Adjusted for inflation, real wages are expected to rise only one percent worldwide in 2019. A new workforce report by Korn Ferry offers a region-by-region breakdown of anticipated wage growth on the horizon, and it may not be what you want to hear. Let’s take a look at the latest findings.
January 23, 2019 – When it comes to compensation, this may well be a year that will make neither companies nor their workers very happy. Companies are expected to keep raising salaries this year — 5.1 percent, on average, according to the recently released Korn Ferry’s annual global salary report. But after accounting for inflation, real salary growth will only be one percent, even lower than last year’s 1.5 percent forecasted increase.
“The percentage of salary increase or decrease will vary by role, industry, country and region, but one thing is clear, on average, employees are not seeing the same real pay growth they did even one year ago,” said Bob Wesselkamper, Korn Ferry’s global head of rewards and benefits solutions.
Analysts say the situation is bound to create some frustration. Companies are spending more money on employees, but that extra cash isn’t really helping workers build much wealth.
In North America, for instance, the average salary growth is predicted to be 2.8 percent in 2019, according to Korn Ferry. But when adjusted for inflation, the real-wage growth is expected to be 0.6 percent, down from last year’s one percent. The outlook for South American salaries is slightly better, with salaries rising 4.6 percent, on average, or 1.3 percent after inflation. Nevertheless, 1.3 percent is still lower than the 2.1 percent growth that was projected for 2018.
Eastern Europe employees, meanwhile, are expected to get higher real salary increases than their Western European counterparts, said the report. Salaries in Eastern Europe are expected to rise 6.6 percent in nominal terms and two percent after inflation, an improvement on last year’s 1.4 percent increase. In Western Europe, salaries are expected to grow only 2.5 percent and just 0.7 percent after inflation.
The best real salary growth will happen in Asia, according to the report. Salaries are forecast to increase by 5.6 percent, up from 5.4 percent last year. Inflation-adjusted real wage increases are expected to be 2.6 percent, the highest globally, but down from 2.8 percent last year.
The rest of the world will not see anywhere near as much growth. In Africa, companies will be raising salaries 7.7 percent —the highest increase in the world. Go past the headline, however, and the raise is a modest 0.9 percent after inflation. In the Middle East, after-inflation salaries are expected to rise just 0.4 percent. Salaries in the Pacific region (which includes Australia and New Zealand), will grow only 0.3 percent after inflation.

- Problems and tasks -
a – According to the wage-growth article, why do analysts expect the 2019 pay situation to cause some frustration? Answer in one to three sentences.
b – Carry the wage-growth article forward from its last sentence.
The data that comes next is drawn from a separate source.

- Spatial reasoning question data -
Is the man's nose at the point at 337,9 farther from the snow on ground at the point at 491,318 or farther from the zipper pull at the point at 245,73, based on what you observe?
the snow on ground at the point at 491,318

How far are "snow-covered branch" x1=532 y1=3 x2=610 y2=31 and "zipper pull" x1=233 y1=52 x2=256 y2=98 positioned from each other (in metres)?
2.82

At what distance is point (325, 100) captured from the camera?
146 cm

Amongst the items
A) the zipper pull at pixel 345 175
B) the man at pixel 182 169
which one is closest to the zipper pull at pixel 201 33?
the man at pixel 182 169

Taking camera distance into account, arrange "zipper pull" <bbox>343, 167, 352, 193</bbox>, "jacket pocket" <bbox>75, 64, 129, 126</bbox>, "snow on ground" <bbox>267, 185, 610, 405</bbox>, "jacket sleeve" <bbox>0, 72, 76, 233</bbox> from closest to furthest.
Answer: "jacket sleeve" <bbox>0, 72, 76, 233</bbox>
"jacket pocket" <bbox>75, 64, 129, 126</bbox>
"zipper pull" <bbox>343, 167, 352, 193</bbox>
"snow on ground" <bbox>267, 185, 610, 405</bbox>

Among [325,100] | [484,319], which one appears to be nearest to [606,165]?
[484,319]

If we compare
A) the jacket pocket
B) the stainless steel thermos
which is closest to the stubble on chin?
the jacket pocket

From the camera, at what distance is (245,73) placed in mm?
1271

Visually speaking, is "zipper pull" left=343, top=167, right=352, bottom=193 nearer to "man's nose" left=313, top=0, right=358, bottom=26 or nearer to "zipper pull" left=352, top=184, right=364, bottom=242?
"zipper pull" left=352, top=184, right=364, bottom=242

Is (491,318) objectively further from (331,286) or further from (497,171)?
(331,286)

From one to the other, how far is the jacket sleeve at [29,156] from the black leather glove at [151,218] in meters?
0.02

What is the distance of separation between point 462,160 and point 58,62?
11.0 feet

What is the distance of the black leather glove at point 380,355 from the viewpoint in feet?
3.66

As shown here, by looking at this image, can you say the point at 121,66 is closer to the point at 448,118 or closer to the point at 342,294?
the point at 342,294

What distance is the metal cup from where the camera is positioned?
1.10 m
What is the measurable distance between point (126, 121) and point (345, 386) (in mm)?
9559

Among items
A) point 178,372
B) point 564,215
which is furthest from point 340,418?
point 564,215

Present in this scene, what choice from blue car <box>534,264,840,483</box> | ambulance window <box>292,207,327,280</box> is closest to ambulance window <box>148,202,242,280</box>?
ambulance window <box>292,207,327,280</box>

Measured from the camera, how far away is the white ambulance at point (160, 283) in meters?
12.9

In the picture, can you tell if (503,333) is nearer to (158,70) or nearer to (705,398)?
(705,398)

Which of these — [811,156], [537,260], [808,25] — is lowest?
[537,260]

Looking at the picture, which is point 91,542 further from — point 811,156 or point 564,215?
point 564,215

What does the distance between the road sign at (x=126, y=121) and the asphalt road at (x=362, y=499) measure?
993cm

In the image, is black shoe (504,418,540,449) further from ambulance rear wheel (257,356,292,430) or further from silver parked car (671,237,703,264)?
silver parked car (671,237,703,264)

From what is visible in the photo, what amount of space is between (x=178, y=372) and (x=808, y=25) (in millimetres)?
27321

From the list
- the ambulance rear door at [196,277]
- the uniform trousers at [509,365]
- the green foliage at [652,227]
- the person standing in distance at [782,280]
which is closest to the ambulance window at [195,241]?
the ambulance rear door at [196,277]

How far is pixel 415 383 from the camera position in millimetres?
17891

- Answers to the exercises -
a – Companies are spending more money on employees, but that extra cash isn't really helping workers build much wealth. After inflation, the average 5.1 percent raise amounts to only about one percent in real salary growth.

b –
In response to the mediocre wage increases, Korn Ferry’s experts said that leaders regard salaries as part of an overall compensation package. Because inflation is eating away gains, employees might appreciate different benefits, such as more days off, a flexible work schedule, or increased pension plan contributions.
Or, as Benjamin Frost, Korn Ferry’s global general manager for pay, said: “We recommend that companies take a broader perspective by defining and agreeing upon their own measures of cost drivers, business strategy, and local trading conditions.”
A Different Take
U.S. employers are projecting slightly larger pay raises for employees in 2019 as the unemployment rate has fallen sharply and the job market has tightened, according to a recently released Willis Towers Watson report. The survey also found employers rewarded their top performers with the biggest raises this year and are projecting modestly larger discretionary bonuses next year in their ongoing effort to reward and retain the best performing employees.
The “General Industry Salary Budget Survey” found that U.S. employers expect to give exempt, non-management employees (i.e., professional) average pay increases of 3.1 percent in 2019, compared with three percent this year. Non-exempt hourly employees can also expect larger increases next year — three percent in 2019 vs. 2.9 percent last year.
“After a decade of consistently flat pay raises, we are witnessing a slight uptick as companies are feeling pressure to boost salaries, given the low unemployment rate and the best job market in many years,” said Sandra McLellan, North America rewards business leader at Willis Towers Watson. “While companies have been able to hold the line on raises, the tides are changing.”
“Many companies are establishing slightly larger salary budgets while at the same time focusing on variable pay such as annual incentives and discretionary bonuses to recognize and reward their best performers,” she said.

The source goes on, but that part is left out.